Er erinnert sich an den Lenkungsausschuss Verkehr, der im Mai getagt hat. Vor vier Monaten wurde die Interessengemeinschaft vom bisher festliegenden Baubeginn 2013 auf 2014 vertröstet. Begründet wurde dies unter anderem mit Personalmangel beim Eisenbahnbundesamt. Kurz darauf erinnerte DB-Netz an das FFH-Gebiet.

Deshalb müsse die Vegetation und das Tierleben auf dem Gelände für das neue Gleis mindestens ein Jahr beobachtet werden.
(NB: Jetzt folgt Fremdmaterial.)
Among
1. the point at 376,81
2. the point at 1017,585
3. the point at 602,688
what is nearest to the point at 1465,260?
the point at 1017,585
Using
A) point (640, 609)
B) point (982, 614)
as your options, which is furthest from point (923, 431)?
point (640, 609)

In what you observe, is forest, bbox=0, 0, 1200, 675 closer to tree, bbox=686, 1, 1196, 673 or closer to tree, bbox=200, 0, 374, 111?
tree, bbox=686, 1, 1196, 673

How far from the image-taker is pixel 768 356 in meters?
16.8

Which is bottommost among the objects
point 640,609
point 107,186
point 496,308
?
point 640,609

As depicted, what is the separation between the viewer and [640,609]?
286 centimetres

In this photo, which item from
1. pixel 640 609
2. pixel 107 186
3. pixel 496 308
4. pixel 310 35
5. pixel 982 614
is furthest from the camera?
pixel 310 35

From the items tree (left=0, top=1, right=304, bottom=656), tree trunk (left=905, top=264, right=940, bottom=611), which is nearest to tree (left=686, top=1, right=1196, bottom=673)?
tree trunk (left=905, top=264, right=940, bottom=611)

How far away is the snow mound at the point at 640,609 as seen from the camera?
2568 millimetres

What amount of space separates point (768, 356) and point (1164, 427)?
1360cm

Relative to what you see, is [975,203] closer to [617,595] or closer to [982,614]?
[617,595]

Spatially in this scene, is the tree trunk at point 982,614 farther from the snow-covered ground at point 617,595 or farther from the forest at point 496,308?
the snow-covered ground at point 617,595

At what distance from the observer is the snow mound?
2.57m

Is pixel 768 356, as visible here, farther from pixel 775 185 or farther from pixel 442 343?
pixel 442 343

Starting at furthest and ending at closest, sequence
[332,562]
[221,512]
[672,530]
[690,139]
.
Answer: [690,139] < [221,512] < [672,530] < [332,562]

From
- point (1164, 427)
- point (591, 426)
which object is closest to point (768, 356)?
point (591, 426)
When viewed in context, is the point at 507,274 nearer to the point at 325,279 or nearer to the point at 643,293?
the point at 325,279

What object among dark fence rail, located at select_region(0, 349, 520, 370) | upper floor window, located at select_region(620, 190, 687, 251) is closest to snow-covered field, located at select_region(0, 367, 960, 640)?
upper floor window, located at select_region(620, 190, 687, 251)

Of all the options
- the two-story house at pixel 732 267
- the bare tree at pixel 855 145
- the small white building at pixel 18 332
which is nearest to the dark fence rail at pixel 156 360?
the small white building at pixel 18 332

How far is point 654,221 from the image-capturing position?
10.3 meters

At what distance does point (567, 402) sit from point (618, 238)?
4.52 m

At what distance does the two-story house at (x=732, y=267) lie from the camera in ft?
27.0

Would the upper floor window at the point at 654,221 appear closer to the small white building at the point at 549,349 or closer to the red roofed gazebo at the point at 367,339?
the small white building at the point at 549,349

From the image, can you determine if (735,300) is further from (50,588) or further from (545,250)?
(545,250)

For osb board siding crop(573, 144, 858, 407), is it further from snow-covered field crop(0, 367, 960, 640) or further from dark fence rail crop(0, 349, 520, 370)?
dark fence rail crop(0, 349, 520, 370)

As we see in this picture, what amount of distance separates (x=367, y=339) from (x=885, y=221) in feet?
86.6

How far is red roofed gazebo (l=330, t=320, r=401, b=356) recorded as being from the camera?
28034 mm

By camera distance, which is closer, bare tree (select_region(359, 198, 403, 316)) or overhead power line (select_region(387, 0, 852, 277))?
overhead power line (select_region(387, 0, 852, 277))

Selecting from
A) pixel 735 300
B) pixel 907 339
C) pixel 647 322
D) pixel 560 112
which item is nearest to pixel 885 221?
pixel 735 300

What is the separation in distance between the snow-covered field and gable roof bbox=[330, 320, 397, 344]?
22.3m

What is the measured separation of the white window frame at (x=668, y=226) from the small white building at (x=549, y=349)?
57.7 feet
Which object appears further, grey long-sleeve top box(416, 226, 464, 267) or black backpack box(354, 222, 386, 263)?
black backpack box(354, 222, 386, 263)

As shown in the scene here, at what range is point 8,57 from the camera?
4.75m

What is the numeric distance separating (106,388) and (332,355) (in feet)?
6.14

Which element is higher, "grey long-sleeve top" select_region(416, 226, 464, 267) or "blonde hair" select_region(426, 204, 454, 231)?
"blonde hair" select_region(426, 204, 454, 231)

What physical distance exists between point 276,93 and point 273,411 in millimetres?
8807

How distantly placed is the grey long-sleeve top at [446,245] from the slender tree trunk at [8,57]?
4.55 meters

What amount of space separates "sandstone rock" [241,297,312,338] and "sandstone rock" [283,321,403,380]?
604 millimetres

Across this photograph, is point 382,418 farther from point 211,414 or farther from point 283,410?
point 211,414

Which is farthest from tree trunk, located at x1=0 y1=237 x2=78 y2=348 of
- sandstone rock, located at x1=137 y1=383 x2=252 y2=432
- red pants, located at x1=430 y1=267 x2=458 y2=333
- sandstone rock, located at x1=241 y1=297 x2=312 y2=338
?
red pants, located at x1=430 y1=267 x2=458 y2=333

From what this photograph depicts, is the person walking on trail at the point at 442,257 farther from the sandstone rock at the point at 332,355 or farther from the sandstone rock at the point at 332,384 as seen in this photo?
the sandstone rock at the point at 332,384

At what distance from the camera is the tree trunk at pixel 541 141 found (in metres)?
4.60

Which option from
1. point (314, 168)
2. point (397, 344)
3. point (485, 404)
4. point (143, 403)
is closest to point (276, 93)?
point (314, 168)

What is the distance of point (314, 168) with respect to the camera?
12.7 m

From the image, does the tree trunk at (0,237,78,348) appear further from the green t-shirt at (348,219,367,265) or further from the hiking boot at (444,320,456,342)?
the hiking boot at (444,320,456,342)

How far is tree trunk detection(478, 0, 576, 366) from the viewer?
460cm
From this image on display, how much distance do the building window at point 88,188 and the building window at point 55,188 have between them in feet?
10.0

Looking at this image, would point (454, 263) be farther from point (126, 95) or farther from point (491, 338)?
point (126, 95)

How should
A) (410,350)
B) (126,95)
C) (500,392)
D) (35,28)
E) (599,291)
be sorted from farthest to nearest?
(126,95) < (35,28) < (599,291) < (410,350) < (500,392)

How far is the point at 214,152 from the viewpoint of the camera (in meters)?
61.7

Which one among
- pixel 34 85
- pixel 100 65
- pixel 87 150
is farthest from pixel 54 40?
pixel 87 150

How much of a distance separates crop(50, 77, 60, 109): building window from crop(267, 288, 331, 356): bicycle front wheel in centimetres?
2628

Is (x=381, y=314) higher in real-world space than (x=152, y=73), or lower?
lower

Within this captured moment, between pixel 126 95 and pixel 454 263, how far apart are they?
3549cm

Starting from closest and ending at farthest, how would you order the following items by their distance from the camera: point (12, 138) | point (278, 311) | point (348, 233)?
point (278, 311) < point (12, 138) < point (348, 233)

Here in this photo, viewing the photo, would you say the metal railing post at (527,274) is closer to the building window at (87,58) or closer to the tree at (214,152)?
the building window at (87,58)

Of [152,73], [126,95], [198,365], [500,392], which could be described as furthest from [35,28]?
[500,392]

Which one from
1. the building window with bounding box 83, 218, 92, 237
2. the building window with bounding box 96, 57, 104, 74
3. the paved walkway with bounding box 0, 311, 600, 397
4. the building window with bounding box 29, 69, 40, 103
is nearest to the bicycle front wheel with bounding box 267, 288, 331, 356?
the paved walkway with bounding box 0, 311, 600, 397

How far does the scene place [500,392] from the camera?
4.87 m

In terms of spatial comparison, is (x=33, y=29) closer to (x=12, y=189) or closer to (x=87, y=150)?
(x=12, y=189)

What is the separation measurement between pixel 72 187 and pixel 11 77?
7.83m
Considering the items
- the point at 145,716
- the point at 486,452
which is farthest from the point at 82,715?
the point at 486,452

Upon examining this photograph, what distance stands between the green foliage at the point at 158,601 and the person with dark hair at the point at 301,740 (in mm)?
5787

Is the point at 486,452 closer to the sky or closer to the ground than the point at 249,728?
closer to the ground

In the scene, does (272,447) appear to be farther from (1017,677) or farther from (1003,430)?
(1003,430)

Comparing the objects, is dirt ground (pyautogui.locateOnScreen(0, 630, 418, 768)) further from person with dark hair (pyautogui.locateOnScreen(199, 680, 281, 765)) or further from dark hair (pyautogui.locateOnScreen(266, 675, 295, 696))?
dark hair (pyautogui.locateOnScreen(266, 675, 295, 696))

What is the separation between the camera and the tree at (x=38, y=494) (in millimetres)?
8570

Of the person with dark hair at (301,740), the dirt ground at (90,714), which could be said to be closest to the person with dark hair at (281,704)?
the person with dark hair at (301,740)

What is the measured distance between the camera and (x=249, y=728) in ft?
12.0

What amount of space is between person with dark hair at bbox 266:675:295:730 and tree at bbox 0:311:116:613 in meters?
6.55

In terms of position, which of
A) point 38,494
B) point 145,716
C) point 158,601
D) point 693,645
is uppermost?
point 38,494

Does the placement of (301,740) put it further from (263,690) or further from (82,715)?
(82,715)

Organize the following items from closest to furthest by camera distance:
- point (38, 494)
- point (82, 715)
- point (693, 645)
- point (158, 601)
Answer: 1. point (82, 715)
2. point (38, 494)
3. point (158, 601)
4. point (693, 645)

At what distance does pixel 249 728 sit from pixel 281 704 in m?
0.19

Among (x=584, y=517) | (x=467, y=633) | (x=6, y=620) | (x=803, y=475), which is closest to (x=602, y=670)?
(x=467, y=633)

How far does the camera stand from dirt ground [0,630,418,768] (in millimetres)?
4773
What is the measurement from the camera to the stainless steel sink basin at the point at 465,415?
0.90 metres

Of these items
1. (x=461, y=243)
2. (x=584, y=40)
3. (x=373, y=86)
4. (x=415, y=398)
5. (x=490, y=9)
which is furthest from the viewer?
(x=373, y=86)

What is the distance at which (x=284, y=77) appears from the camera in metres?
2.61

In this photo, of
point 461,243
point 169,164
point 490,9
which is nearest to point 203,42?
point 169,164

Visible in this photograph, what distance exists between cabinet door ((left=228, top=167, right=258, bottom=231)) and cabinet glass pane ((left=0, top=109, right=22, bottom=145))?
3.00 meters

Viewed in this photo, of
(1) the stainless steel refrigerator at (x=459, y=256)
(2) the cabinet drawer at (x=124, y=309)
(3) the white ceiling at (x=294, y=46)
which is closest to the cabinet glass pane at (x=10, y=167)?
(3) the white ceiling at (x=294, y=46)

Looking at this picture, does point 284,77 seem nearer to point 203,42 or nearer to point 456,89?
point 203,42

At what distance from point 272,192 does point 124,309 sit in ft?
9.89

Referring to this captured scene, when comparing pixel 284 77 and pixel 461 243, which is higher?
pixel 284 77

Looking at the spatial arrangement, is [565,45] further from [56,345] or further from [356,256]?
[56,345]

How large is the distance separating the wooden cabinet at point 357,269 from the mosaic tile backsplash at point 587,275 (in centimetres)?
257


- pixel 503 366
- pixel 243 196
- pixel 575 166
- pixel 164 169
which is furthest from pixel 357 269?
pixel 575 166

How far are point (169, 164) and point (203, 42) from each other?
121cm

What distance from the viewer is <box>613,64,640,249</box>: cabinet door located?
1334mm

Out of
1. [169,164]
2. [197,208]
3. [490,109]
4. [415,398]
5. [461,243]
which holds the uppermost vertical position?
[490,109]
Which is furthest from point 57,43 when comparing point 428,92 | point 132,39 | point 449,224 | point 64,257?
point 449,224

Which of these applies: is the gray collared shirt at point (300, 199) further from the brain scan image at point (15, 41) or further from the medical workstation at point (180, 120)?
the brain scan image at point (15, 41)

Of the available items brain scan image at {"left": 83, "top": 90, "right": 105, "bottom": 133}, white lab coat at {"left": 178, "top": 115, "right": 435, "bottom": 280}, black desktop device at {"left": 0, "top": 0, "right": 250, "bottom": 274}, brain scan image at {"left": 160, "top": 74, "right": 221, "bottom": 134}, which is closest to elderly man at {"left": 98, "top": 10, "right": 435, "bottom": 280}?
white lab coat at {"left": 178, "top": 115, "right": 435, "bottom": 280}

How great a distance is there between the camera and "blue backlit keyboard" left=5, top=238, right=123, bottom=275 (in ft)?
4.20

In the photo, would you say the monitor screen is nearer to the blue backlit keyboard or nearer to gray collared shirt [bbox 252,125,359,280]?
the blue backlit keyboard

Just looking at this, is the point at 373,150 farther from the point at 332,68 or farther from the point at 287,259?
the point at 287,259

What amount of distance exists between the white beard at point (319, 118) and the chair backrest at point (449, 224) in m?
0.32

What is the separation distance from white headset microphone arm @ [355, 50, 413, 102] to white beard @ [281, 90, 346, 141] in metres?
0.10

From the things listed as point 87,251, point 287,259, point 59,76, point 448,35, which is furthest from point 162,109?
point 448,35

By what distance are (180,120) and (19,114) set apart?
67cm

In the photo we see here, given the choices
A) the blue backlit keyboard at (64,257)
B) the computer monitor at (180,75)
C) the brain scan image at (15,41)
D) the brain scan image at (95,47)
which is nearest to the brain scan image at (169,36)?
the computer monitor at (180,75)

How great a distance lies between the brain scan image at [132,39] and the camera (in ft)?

Damit lag der Baubeginn schon bei 2015. Und dann kam jetzt die Hiobsbotschaft vom Landesverkehrsminister, der dann das Jahr 2016 nannte. "Dies kann der Interessenverband Gäubahn nicht akzeptieren", so Guido Wolf.

Es könne nicht sein, dass die Anlieger die Planungen vor Jahren vorfinanziert haben und die alte Landesregierung beim Offenburger Bahngipfel 2010 eine Million Euro für die Realisierungsphasen versprochen hat. Für die IVG war dies wie ein Quantensprung, denn dem zweigleisigen Ausbau bei Horb stand nichts mehr im Wege, sagte Wolf. Die jetzigen Aussagen des Ministers seien enttäuschend und bremsten die Gäubahn.

Rainer Kaufmann erinnerte an den Staatsvertrag in Lugano aus dem Jahr 1996. Nach diesem sollten die Bahnstrecken der Gäubahn und des Rheintals sowie der Schweiz bis 2012 auf Hochgeschwindigkeit ausgebaut sein. Auf deutscher Seite geht nichts voran und die Eidgenossen haben ihre Hausaufgaben gemacht. Guido Wolf erinnert sich an den Ausspruch eines Schweizers in Schaffhausen: "Wir haben den Transrapid, und jenseits der Grenze gibt es eine Maultierbahn."

Der Ausbau der Gäubahn als internationale Strecke dürfe nicht weiter aufgeschoben werden, forderte der Tuttlinger Landrat: "Wenn Stuttgart 21 kommt, muss die Gäubahn ausgebaut sein. Dazu gehört auch das Wagenmaterial einer ICE-Neigetechnik, sonst funktioniert das Fahrplangefüge nicht." Damit der weitere zweigleisige Ausbau zwischen Rottweil und Tuttlingen sich nicht verzögert, schlug Wolf dem Verkehrsminister vor, wie bei Horb die ersten Planungsschritte durch die Gäubahnanlieger vorzufinanzieren. Hermann lehnte dies laut Wolf ab. "Waren wir im Mai noch euphorisch, dass es voran geht, erleben wir jetzt einen echten Rückschritt", meinten Wolf und Kaufmann.

Der Interessenverband Gäubahn, so Wolf, werde den Druck für eine Realisierung erhöhen. Und dies über alle Parteigrenzen hinweg.